Nachdem ein Dritter nun ein Klasse geschrieben hat, welche das Interface implementiert, kompiliert er dieses.

Dazu gibt er beispielsweise auf der Windows Konsole folgendes ein:
javac -classpath "Pfad\Zur\Api.jar" "Pfad\Zur\MyPlugin.java"

Anschließend packt man die MyPlugin.class Datei die man hieraus erhält in ein jar-Archiv und diese legt man in den Plugin Ordner.
Beim Starten des Programm mit der main Function wird nun das Plugin geladen. 

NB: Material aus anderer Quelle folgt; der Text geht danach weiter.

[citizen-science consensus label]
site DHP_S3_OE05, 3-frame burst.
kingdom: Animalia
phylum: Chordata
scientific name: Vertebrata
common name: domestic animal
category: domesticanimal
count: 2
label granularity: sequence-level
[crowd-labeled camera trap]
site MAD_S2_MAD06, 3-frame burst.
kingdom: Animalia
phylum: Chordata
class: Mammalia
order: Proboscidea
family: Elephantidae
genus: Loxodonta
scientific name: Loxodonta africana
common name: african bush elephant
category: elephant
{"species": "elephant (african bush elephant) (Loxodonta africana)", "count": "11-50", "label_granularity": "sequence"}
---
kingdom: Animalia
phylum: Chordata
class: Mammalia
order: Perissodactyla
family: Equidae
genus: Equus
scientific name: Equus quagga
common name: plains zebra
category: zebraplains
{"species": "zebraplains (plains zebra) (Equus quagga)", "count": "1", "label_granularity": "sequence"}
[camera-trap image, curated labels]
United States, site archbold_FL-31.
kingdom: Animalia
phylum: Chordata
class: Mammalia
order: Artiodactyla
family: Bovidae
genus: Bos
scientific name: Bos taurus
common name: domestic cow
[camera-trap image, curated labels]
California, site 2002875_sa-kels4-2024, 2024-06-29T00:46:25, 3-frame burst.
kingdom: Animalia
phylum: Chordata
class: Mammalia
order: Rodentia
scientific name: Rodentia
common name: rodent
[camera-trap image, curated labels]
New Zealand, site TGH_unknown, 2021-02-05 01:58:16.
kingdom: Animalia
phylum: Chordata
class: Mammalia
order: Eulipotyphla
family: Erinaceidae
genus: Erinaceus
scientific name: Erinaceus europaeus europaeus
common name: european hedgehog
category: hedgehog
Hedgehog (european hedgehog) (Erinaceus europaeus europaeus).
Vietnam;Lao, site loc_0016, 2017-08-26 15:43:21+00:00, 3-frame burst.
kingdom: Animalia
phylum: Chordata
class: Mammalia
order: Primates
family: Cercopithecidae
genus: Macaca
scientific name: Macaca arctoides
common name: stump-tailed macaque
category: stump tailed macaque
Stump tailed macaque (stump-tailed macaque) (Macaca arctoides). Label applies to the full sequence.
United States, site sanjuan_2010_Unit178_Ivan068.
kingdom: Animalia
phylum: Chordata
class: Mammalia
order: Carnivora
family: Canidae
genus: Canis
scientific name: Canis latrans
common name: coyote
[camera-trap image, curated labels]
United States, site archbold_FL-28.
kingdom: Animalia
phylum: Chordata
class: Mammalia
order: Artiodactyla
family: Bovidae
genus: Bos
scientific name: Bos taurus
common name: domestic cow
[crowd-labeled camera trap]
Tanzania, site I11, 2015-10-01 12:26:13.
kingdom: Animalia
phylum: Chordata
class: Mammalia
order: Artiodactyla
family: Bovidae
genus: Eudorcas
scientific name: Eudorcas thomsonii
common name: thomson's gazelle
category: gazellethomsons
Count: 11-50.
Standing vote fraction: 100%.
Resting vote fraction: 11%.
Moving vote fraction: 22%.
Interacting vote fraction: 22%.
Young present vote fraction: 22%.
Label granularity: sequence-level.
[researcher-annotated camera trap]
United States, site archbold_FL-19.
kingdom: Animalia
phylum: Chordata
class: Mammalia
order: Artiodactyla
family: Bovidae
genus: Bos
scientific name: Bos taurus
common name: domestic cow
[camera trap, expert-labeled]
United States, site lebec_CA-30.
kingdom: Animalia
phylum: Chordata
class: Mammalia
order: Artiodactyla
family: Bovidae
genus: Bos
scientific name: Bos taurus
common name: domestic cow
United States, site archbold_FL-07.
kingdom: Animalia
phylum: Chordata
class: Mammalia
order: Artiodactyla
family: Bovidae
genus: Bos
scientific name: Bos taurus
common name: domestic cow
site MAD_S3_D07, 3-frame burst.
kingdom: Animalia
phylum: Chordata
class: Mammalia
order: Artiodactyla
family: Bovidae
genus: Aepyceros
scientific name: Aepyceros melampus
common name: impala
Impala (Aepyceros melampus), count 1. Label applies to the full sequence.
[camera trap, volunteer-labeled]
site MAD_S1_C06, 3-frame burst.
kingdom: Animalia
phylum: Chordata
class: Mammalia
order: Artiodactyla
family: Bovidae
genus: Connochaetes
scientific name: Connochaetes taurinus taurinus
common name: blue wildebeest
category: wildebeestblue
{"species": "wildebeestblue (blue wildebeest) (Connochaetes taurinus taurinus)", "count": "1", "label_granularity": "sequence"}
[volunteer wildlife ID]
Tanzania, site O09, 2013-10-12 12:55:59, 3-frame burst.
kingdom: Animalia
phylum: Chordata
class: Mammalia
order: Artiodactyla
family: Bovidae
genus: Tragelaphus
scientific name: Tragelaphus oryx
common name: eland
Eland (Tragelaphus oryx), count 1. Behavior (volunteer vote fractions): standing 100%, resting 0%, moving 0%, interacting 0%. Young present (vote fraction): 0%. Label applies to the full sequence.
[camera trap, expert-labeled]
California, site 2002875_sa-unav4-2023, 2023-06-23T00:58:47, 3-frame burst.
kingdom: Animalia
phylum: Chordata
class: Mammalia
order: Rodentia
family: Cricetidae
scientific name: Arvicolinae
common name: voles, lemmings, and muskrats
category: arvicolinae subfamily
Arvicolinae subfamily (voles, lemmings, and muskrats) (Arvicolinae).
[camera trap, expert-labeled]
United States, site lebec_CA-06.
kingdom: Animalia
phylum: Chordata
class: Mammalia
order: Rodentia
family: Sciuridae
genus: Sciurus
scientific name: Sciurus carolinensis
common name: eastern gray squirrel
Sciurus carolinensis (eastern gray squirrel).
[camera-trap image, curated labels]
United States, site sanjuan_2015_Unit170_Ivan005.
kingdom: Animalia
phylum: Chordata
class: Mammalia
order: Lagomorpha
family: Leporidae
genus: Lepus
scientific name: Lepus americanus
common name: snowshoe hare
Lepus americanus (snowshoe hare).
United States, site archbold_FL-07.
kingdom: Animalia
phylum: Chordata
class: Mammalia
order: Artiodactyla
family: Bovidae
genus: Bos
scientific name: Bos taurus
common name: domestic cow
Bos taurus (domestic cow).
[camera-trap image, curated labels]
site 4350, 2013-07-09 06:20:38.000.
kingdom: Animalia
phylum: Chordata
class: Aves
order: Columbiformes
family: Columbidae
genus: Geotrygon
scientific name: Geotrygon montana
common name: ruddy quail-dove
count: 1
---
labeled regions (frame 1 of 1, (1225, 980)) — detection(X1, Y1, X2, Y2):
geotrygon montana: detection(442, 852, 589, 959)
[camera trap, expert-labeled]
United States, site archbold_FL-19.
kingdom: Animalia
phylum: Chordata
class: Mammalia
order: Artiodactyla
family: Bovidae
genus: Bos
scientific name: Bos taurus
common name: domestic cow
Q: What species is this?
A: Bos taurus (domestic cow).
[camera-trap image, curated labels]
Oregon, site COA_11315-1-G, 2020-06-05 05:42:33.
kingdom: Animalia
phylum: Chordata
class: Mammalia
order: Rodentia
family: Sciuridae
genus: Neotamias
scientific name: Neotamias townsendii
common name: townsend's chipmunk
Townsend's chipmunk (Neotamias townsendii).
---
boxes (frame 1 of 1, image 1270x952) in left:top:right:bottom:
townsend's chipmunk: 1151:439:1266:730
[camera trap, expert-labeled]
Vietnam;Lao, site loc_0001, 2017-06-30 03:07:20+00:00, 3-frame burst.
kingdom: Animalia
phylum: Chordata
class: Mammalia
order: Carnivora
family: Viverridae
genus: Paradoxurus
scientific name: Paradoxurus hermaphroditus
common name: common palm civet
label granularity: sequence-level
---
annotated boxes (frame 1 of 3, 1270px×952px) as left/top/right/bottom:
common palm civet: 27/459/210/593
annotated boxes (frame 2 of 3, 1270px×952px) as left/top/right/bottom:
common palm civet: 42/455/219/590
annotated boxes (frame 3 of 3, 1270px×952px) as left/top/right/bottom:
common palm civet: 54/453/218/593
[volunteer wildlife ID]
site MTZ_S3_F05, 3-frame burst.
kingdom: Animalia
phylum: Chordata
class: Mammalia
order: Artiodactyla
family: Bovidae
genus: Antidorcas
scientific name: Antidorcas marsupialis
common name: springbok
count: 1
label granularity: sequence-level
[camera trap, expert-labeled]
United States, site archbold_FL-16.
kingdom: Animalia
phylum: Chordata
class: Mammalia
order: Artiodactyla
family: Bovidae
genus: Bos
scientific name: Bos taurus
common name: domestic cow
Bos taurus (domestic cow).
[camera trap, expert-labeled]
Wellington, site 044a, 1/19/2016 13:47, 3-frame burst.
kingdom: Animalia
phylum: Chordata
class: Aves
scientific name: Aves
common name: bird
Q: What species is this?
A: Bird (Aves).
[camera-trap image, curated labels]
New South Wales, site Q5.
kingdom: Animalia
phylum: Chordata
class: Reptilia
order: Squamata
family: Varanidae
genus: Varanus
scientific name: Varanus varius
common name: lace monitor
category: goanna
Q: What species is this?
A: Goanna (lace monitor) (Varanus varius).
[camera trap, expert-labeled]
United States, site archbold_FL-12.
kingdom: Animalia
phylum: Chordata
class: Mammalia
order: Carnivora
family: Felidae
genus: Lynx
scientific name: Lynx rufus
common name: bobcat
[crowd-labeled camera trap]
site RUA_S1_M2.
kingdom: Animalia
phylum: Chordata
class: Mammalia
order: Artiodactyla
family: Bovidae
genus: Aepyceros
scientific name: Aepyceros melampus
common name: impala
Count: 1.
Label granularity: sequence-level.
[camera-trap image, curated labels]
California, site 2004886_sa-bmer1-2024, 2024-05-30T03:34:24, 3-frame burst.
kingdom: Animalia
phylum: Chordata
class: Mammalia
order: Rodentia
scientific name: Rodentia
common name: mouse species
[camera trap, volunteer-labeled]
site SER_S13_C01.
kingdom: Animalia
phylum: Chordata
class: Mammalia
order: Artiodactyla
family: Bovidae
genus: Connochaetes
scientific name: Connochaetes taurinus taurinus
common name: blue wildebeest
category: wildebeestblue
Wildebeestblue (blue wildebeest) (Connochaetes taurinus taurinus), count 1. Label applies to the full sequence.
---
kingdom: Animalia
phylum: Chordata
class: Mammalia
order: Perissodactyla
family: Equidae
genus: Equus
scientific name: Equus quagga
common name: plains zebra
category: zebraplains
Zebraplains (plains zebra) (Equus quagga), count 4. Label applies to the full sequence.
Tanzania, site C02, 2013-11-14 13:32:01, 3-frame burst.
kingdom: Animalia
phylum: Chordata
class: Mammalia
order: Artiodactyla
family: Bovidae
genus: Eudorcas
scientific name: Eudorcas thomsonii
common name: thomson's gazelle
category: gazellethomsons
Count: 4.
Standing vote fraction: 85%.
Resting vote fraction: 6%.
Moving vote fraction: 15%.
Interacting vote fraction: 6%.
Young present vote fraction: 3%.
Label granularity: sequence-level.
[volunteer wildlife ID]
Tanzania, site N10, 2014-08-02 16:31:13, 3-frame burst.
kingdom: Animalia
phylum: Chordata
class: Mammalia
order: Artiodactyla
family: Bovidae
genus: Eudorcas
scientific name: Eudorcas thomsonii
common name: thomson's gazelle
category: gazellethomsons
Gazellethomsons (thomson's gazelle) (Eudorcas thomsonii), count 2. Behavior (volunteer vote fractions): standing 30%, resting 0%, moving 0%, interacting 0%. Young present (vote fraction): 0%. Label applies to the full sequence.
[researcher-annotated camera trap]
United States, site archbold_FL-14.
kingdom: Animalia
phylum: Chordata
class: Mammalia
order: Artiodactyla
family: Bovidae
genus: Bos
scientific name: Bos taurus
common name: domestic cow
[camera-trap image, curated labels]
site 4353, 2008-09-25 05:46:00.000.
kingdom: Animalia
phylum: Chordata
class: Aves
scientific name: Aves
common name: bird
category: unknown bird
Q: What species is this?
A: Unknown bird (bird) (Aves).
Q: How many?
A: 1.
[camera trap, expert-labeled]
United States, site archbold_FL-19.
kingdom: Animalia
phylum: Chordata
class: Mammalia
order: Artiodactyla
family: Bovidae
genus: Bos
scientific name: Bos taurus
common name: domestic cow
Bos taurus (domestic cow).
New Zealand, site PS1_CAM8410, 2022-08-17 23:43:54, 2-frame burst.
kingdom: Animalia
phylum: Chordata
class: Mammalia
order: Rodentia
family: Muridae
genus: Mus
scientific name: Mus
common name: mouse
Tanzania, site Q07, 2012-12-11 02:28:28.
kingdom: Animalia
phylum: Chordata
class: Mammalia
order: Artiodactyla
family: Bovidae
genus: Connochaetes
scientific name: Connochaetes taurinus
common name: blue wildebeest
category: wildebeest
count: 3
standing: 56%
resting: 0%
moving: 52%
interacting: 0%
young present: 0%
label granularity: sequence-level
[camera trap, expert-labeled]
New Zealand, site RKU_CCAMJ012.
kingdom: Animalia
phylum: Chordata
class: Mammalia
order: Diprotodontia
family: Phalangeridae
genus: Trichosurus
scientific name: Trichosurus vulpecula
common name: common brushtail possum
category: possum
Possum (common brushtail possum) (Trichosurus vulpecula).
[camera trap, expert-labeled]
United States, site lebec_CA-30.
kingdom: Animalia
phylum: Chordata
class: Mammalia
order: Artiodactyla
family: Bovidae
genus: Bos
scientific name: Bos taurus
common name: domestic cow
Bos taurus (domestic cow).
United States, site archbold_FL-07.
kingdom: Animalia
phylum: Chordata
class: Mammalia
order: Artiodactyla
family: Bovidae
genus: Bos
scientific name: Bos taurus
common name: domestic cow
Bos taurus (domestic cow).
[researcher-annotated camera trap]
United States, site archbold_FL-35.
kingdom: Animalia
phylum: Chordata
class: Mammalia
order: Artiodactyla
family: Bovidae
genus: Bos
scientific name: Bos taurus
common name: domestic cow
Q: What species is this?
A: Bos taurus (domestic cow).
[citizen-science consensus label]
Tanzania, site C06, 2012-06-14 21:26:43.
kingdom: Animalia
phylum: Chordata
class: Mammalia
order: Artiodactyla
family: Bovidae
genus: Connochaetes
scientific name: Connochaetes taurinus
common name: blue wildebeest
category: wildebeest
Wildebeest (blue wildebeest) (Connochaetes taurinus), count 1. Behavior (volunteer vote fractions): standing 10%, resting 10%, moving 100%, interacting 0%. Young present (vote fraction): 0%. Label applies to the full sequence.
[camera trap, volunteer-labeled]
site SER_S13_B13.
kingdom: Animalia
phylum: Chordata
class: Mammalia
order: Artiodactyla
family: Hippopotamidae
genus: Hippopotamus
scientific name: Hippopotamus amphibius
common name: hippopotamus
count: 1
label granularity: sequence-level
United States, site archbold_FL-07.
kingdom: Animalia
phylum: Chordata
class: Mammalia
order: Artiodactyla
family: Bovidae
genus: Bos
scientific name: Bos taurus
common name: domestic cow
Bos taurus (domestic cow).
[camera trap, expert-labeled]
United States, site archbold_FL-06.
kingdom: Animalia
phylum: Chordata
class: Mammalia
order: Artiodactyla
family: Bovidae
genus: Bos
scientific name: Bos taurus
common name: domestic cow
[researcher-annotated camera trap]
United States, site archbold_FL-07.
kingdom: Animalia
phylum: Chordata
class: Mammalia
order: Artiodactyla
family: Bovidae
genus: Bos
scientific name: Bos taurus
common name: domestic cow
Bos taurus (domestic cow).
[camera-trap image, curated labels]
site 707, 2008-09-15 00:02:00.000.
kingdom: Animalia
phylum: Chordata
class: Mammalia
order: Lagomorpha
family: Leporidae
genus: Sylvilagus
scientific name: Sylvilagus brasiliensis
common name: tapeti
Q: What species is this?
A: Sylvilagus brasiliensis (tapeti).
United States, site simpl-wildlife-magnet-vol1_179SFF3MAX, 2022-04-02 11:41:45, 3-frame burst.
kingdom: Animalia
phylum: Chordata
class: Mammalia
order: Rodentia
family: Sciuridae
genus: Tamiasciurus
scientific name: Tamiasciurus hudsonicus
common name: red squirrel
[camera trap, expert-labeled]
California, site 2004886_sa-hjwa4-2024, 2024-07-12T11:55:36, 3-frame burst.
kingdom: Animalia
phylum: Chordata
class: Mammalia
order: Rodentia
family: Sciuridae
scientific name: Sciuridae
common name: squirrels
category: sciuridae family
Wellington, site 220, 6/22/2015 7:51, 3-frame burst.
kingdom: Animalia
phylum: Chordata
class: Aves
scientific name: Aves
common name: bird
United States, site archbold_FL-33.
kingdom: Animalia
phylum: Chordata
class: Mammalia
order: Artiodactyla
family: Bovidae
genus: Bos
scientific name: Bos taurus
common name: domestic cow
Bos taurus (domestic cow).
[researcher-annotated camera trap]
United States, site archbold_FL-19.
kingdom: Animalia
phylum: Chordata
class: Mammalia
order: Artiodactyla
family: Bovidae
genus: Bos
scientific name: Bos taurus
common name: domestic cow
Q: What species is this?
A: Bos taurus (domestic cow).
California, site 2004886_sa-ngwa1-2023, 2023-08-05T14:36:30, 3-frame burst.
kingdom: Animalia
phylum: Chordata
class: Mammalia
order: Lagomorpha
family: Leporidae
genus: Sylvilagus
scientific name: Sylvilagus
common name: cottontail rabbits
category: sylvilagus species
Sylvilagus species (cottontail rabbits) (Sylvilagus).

Die Starter Klasse mit der Main Funktion habe ich in Eclipse geschrieben. Dieses verwendet JRE 1.6.

Das Problem: Führe ich in Eclipse die Starter Klasse aus, so funktioniert alles wunderbar, wenn das von einem Dritten geschrieben Plugin mit einem JDK der Version 1.6 kompiliert wurde. 
Das in der Api.jar geschrieben Interface welches ich dem Dritten mitliefer wurde von mir auc über das JDK der Version 1.6 kompiliert.
Hat der Dritte aber sein Plugin mit einem JDK der Version 1.7 kompiliert und führt, dann das Hauptprogramm aus, dann kommt es zu einer:
Exception in thread "main" java.lang.UnsupportedClassVersionError: MyPlugin : Unsupported major.minor version 51.0

Sprich:
C:\Program Files\Java\jdk1.6.0_29\bin\javac -classpath "Pfad\Zur\Api.jar" "Pfad\Zur\MyPlugin.java"
(Das Hauptprogramm wird beim Laden der Klasse KEINEN java.lang.UnsupportedClassVersionError werfen)

C:\Program Files\Java\jdk1.7.0_01\bin\javac -classpath "Pfad\Zur\Api.jar" "Pfad\Zur\MyPlugin.java" 
(Hierbei wird nachher beim Laden der Klasse ein  java.lang.UnsupportedClassVersionError  geworfen)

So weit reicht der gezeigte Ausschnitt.